**TO DO**
Reproduce the material in full, exactly as written.

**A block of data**
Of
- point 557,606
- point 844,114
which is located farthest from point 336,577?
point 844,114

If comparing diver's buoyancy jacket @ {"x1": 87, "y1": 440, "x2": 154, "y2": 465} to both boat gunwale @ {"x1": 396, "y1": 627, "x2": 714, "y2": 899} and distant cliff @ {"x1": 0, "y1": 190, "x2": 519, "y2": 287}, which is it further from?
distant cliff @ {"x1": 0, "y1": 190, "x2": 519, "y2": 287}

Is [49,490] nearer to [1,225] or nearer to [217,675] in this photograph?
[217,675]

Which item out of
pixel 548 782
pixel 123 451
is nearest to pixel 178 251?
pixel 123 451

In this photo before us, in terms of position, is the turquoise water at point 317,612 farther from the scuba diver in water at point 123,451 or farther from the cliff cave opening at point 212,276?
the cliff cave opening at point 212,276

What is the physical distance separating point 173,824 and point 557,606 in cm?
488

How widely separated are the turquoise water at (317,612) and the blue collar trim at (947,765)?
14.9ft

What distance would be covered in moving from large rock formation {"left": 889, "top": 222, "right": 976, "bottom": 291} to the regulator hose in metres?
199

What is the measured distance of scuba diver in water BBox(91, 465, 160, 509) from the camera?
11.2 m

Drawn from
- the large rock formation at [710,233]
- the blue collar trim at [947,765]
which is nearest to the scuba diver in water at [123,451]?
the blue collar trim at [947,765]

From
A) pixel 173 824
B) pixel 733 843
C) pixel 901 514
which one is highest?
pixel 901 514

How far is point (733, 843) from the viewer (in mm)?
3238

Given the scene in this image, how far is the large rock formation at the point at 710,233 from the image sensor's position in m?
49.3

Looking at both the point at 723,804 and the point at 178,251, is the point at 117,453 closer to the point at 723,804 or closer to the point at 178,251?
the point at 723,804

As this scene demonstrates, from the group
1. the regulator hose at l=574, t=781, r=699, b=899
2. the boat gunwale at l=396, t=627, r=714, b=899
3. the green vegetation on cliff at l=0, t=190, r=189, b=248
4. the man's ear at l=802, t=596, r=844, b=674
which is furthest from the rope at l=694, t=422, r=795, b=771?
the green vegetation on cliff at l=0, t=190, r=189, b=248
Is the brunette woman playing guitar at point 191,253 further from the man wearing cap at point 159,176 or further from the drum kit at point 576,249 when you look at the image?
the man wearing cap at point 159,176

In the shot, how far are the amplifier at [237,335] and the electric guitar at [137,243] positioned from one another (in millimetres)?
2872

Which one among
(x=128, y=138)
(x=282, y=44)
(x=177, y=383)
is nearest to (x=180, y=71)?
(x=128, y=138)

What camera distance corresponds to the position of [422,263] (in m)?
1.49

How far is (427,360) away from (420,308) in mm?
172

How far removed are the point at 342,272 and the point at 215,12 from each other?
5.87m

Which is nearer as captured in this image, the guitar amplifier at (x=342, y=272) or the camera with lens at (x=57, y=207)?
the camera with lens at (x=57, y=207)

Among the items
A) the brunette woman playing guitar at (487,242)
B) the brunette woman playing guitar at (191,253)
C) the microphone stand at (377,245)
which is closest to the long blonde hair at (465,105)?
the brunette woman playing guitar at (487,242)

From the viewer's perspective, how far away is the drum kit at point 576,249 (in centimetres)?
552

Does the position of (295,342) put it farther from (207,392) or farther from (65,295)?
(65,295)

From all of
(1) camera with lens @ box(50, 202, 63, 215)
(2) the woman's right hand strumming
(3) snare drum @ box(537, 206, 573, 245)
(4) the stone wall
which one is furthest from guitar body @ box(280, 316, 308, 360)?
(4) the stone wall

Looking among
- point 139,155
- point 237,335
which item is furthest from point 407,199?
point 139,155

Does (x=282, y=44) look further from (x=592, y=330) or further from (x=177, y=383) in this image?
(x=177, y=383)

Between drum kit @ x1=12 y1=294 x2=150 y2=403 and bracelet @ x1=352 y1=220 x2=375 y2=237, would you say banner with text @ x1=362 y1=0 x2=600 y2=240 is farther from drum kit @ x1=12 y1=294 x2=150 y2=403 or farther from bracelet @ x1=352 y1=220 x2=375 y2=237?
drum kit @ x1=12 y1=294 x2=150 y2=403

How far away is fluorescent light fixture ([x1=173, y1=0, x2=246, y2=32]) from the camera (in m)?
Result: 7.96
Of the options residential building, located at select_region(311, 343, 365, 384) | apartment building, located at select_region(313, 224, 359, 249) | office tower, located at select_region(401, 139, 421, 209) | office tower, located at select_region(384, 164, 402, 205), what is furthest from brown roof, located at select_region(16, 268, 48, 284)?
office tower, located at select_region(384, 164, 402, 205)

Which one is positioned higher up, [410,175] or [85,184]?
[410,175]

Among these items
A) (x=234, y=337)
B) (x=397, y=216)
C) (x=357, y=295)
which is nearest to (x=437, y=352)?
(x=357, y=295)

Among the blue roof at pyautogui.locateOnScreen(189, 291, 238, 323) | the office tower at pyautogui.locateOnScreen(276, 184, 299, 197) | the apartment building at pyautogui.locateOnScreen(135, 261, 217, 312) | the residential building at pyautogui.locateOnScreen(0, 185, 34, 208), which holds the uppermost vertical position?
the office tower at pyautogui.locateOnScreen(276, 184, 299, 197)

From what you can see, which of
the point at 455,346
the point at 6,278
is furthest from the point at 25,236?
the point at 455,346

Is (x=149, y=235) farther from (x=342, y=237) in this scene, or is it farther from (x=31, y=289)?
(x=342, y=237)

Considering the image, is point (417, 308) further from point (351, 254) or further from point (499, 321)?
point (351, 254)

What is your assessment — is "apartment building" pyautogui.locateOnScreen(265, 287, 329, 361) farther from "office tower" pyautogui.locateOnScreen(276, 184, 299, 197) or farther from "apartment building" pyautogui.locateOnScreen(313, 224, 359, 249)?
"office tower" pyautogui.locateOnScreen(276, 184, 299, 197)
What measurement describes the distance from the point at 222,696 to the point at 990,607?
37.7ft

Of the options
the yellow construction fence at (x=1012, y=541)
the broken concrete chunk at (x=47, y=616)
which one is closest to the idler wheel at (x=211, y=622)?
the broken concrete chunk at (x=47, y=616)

**OUTPUT OF THE EXERCISE**
Of
- point 557,606
- point 844,114
which is located farthest from point 336,577?
point 844,114

If comparing diver's buoyancy jacket @ {"x1": 87, "y1": 440, "x2": 154, "y2": 465} to both boat gunwale @ {"x1": 396, "y1": 627, "x2": 714, "y2": 899} and distant cliff @ {"x1": 0, "y1": 190, "x2": 519, "y2": 287}, which is it further from?
distant cliff @ {"x1": 0, "y1": 190, "x2": 519, "y2": 287}

Is [49,490] nearer to [1,225] or nearer to [217,675] in this photograph?
[217,675]

Which item out of
pixel 548 782
pixel 123 451
is nearest to pixel 178 251?
pixel 123 451

In this photo before us, in terms of position, is the turquoise water at point 317,612 farther from the scuba diver in water at point 123,451 or farther from the cliff cave opening at point 212,276?
the cliff cave opening at point 212,276

What is the physical distance separating point 173,824 and point 557,606 in cm?
488

How widely separated are the turquoise water at (317,612) and the blue collar trim at (947,765)?
14.9ft

What distance would be covered in moving from large rock formation {"left": 889, "top": 222, "right": 976, "bottom": 291} to the regulator hose in metres?
199

What is the measured distance of scuba diver in water BBox(91, 465, 160, 509) from the camera?
11.2 m

Drawn from
- the large rock formation at [710,233]
- the blue collar trim at [947,765]
which is nearest to the scuba diver in water at [123,451]?
the blue collar trim at [947,765]

From
A) pixel 173 824
B) pixel 733 843
C) pixel 901 514
which one is highest?
pixel 901 514

How far is point (733, 843) from the viewer (in mm)?
3238

Given the scene in this image, how far is the large rock formation at the point at 710,233 from the image sensor's position in m?
49.3

Looking at both the point at 723,804 and the point at 178,251, is the point at 117,453 closer to the point at 723,804 or closer to the point at 178,251?
the point at 723,804

As this scene demonstrates, from the group
1. the regulator hose at l=574, t=781, r=699, b=899
2. the boat gunwale at l=396, t=627, r=714, b=899
3. the green vegetation on cliff at l=0, t=190, r=189, b=248
4. the man's ear at l=802, t=596, r=844, b=674
which is furthest from the rope at l=694, t=422, r=795, b=771?
the green vegetation on cliff at l=0, t=190, r=189, b=248
Is the brunette woman playing guitar at point 191,253 further from the man wearing cap at point 159,176 or further from the drum kit at point 576,249 when you look at the image?
the man wearing cap at point 159,176

In the shot, how far are the amplifier at [237,335] and the electric guitar at [137,243] positioned from one another (in millimetres)?
2872

Which one among
(x=128, y=138)
(x=282, y=44)
(x=177, y=383)
is nearest to (x=180, y=71)?
(x=128, y=138)

What camera distance corresponds to the position of [422,263] (in m)?
1.49

How far is (427,360) away from (420,308) in mm?
172

How far removed are the point at 342,272 and the point at 215,12 from each other?
5.87m

Which is nearer as captured in this image, the guitar amplifier at (x=342, y=272) or the camera with lens at (x=57, y=207)?
the camera with lens at (x=57, y=207)

Among the items
A) the brunette woman playing guitar at (487,242)
B) the brunette woman playing guitar at (191,253)
C) the microphone stand at (377,245)
which is closest to the long blonde hair at (465,105)?
the brunette woman playing guitar at (487,242)

From the viewer's perspective, how far away is the drum kit at point 576,249 (in centimetres)?
552

Does the position of (295,342) put it farther from (207,392) or farther from (65,295)?
(65,295)

From all of
(1) camera with lens @ box(50, 202, 63, 215)
(2) the woman's right hand strumming
(3) snare drum @ box(537, 206, 573, 245)
(4) the stone wall
which one is furthest from guitar body @ box(280, 316, 308, 360)?
(4) the stone wall

Looking among
- point 139,155
- point 237,335
which item is furthest from point 407,199?
point 139,155

Does (x=282, y=44) look further from (x=592, y=330) or further from (x=177, y=383) in this image?
(x=177, y=383)

Between drum kit @ x1=12 y1=294 x2=150 y2=403 and bracelet @ x1=352 y1=220 x2=375 y2=237, would you say banner with text @ x1=362 y1=0 x2=600 y2=240 is farther from drum kit @ x1=12 y1=294 x2=150 y2=403 or farther from bracelet @ x1=352 y1=220 x2=375 y2=237?
drum kit @ x1=12 y1=294 x2=150 y2=403

How far away is fluorescent light fixture ([x1=173, y1=0, x2=246, y2=32]) from the camera (in m)?
Result: 7.96
Of the options residential building, located at select_region(311, 343, 365, 384) | apartment building, located at select_region(313, 224, 359, 249) | office tower, located at select_region(401, 139, 421, 209) | office tower, located at select_region(384, 164, 402, 205), what is furthest from brown roof, located at select_region(16, 268, 48, 284)?
office tower, located at select_region(384, 164, 402, 205)

Which one is positioned higher up, [410,175] or [85,184]?
[410,175]

Among these items
A) (x=234, y=337)
B) (x=397, y=216)
C) (x=357, y=295)
which is nearest to (x=437, y=352)?
(x=357, y=295)

Among the blue roof at pyautogui.locateOnScreen(189, 291, 238, 323) | the office tower at pyautogui.locateOnScreen(276, 184, 299, 197) | the apartment building at pyautogui.locateOnScreen(135, 261, 217, 312) | the residential building at pyautogui.locateOnScreen(0, 185, 34, 208), which holds the uppermost vertical position?
the office tower at pyautogui.locateOnScreen(276, 184, 299, 197)

From what you can see, which of
the point at 455,346
the point at 6,278
is furthest from the point at 25,236?
the point at 455,346

Is (x=149, y=235) farther from (x=342, y=237) in this scene, or is it farther from (x=31, y=289)?
(x=342, y=237)

Considering the image, is point (417, 308) further from point (351, 254) or further from point (499, 321)?
point (351, 254)

What is your assessment — is "apartment building" pyautogui.locateOnScreen(265, 287, 329, 361) farther from "office tower" pyautogui.locateOnScreen(276, 184, 299, 197) or farther from "apartment building" pyautogui.locateOnScreen(313, 224, 359, 249)?
"office tower" pyautogui.locateOnScreen(276, 184, 299, 197)
What measurement describes the distance from the point at 222,696 to the point at 990,607?
37.7ft

Of the options
the yellow construction fence at (x=1012, y=541)
the broken concrete chunk at (x=47, y=616)
which one is closest to the idler wheel at (x=211, y=622)?
the broken concrete chunk at (x=47, y=616)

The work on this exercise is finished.